Mide: Balkanlar diyince akla ilk gelen et yemeği tabii ki köfte oluyor; ancak Üsküp'te ekstra başarılı bir köfte yiyemedim. Köftenin alası için (bkz: Kosova). Eski çarşıda nispeten meşhur olan "Destan" köftecisinde güzel köfteler yedim; burada sunuluş bana ilginç geldi. Köfte ve salata söylüyorsunuz ve önünüze sadece köfte geliyor; pilav filan yok, hatta bıçak da yok! Çatal ve köfte başbaşa! Ha salataya gelince buraya özgü "Şopsko" salatası güzel gerçekten: Domates, salatalık, soğan ve üstüne rendelenmiş mozarella. Bütün bunlara 4 TL'ye denk gelen bir para verip doyuyorsunuz :)

Nehrin "modern Üsküp" tarafında bir sürü dondurmacı var ve buraya özgü farklı aromalarla dilinizi tatlandırabilirsiniz. Ama porsiyonlar büyük ve bir yerden sonra bayabiliyor; farklı bir ilginçlik de az önce yediğiniz yemekten daha pahalı. Yerel içki Sırbistan'da da içtiğimiz "rakija". Meyve aromalı sert bir likör demek sanırım doğru tanım olacaktır.

Gece: Şimdi Üsküp nispeten merkezi ve önemli bir balkan şehri tabii; ama yine de küçük bir yer. Şehrin Osmanlı kısmında bol bol nargile bahçeleri olmakla birlikte barlar da yok değil ve gece yarısına kadar Skopsko birası ya da rakiyanızı içebilirsiniz.

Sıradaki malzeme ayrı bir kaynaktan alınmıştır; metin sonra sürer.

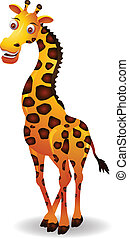 cute giraffe cartoon - vector illustration of giraffe...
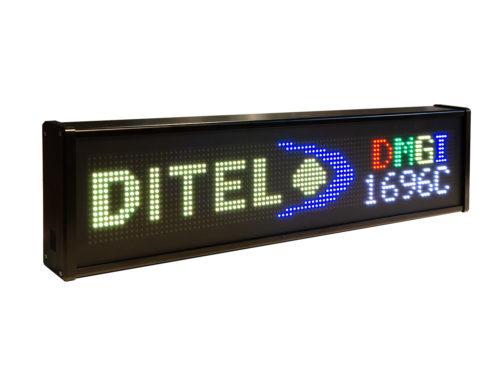Visualizador matricial RGB DMGI1696C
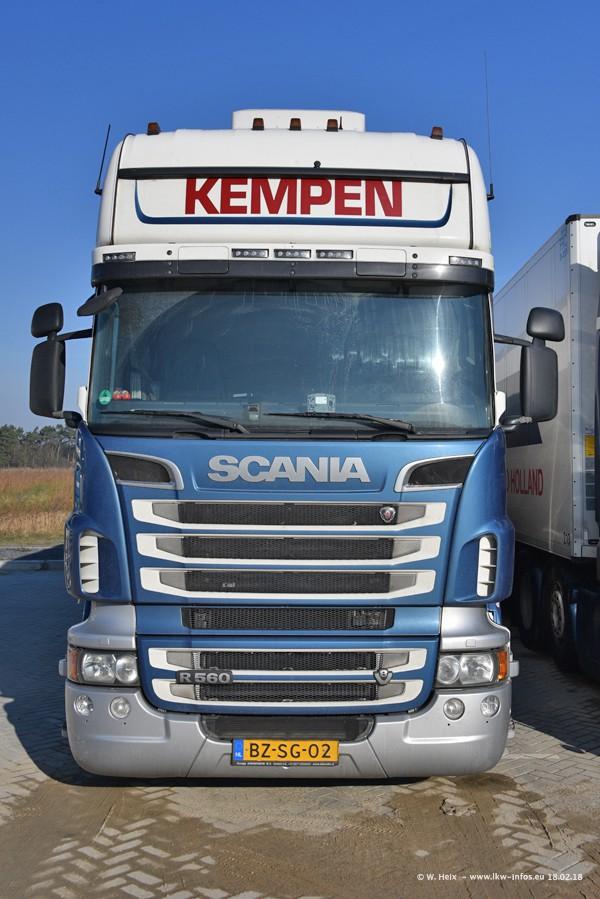 20180218-Kempen-00071.jpg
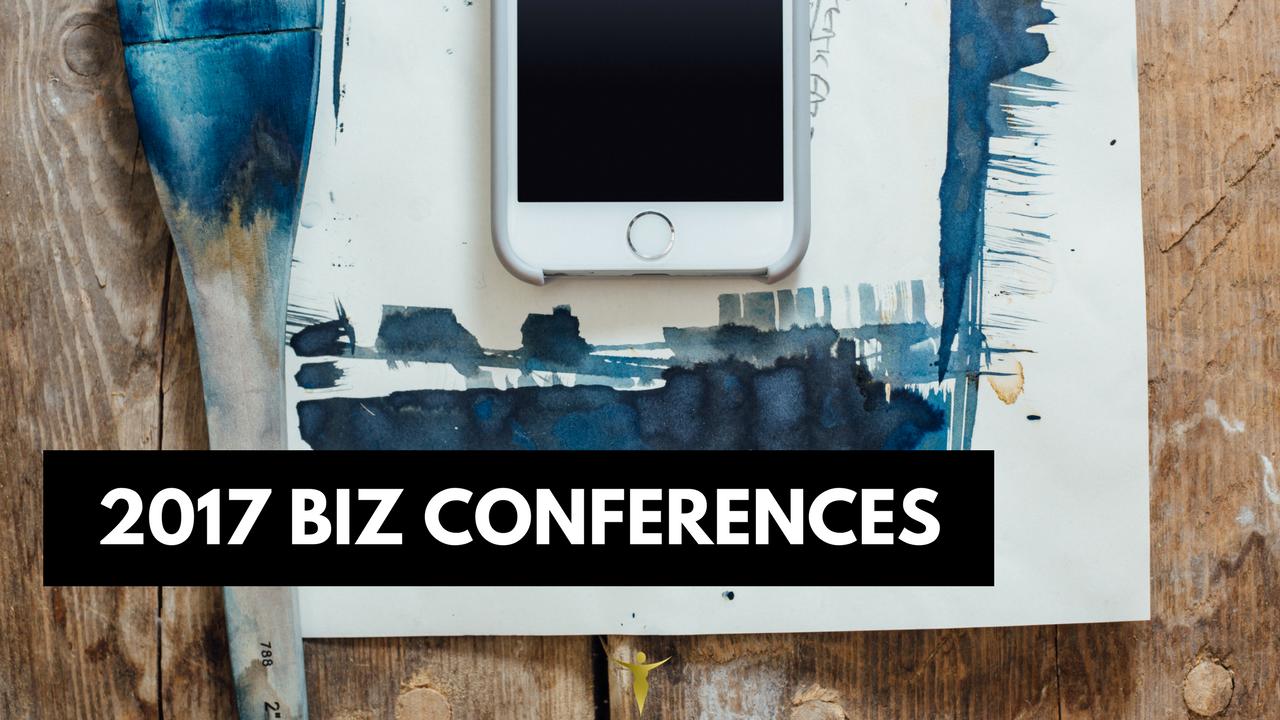 2017 Toronto Business Conferences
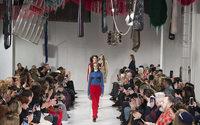 Calvin Klein : Raf Simons célèbre la diversité de l'Amérique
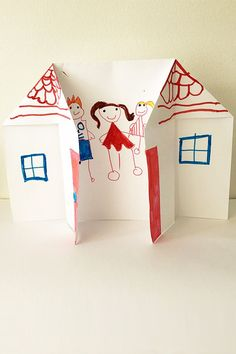 Young children love talking about their families and this simple origami house craft is a fabulous tool for inviting conversation about families and how they are unique. The origami house is simple to make, requiring just five folds, but children will often require assistance with making the folds. Be guided by the age and …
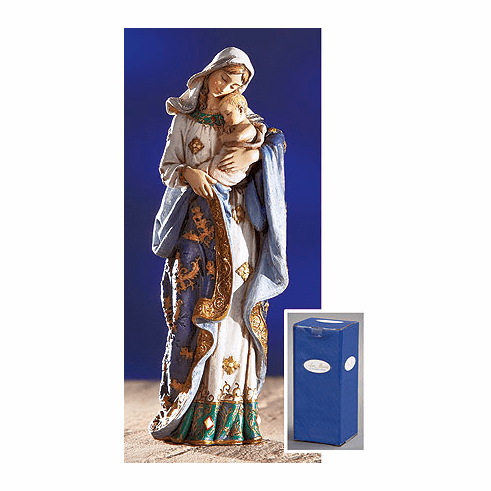 Ave Maria Adoring Madonna and Child Figurine Statue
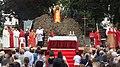 Momento della storica messa in onore di San Giovanni Battista durante la sua ricorrenza, nella villa comunale di Angri (Sa).jpg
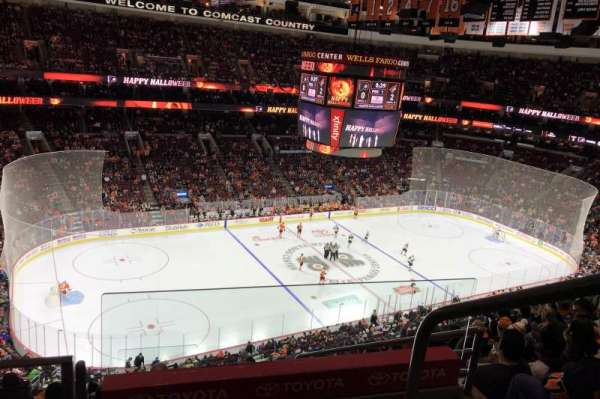 Wells Fargo Center, section: 210A, row: 9, seat: 17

Ben bunu şirin "Kaldrma Bar"da yaptım. Evet, kaldırım kenarınd a bir bar ve iddiaları "ilk rakija bar" olmaları. Diğer balkan ülkelerinde olduğu gibi gece burada da gece yarısından, hatta 1'den sonra başlıyor. Açıkçası şehrin bu eski kısmında çok gece kulübü göremedim; ancak etrafta kulüplere göre giyinmiş insanlar da vardı. Not düşelim; bit pazarın civarındaki aşırı süslü kızlar buranın sosyeteye göre bir Red Light District olduğunu bana hissettirdi. Gece klüpleri ise benim farkettiğim kadarıyla yine şehrin modern kısmında nehir kıyısında. Fena değiller.

Üsküp ucuz, canlı ve görülmesi gereken bir şehir. Hiçbir şey için olmasa bile Osmanlı yaşayını görebilmek için.